From the line containing "Nóng như thế" onward, retype each line of the entries below exactly, last line included.

** LISTED RECORDS **
────────────────────────────────────────

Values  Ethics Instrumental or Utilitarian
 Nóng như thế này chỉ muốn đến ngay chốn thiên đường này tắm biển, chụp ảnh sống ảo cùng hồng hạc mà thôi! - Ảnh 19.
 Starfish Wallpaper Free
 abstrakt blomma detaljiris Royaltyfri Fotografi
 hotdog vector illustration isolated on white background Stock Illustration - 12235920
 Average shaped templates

────────────────────────────────────────

** TASK ANSWER **
 Nóng như thế này chỉ muốn đến ngay chốn thiên đường này tắm biển, chụp ảnh sống ảo cùng hồng hạc mà thôi! - Ảnh 19.
 Starfish Wallpaper Free
 abstrakt blomma detaljiris Royaltyfri Fotografi
 hotdog vector illustration isolated on white background Stock Illustration - 12235920
 Average shaped templates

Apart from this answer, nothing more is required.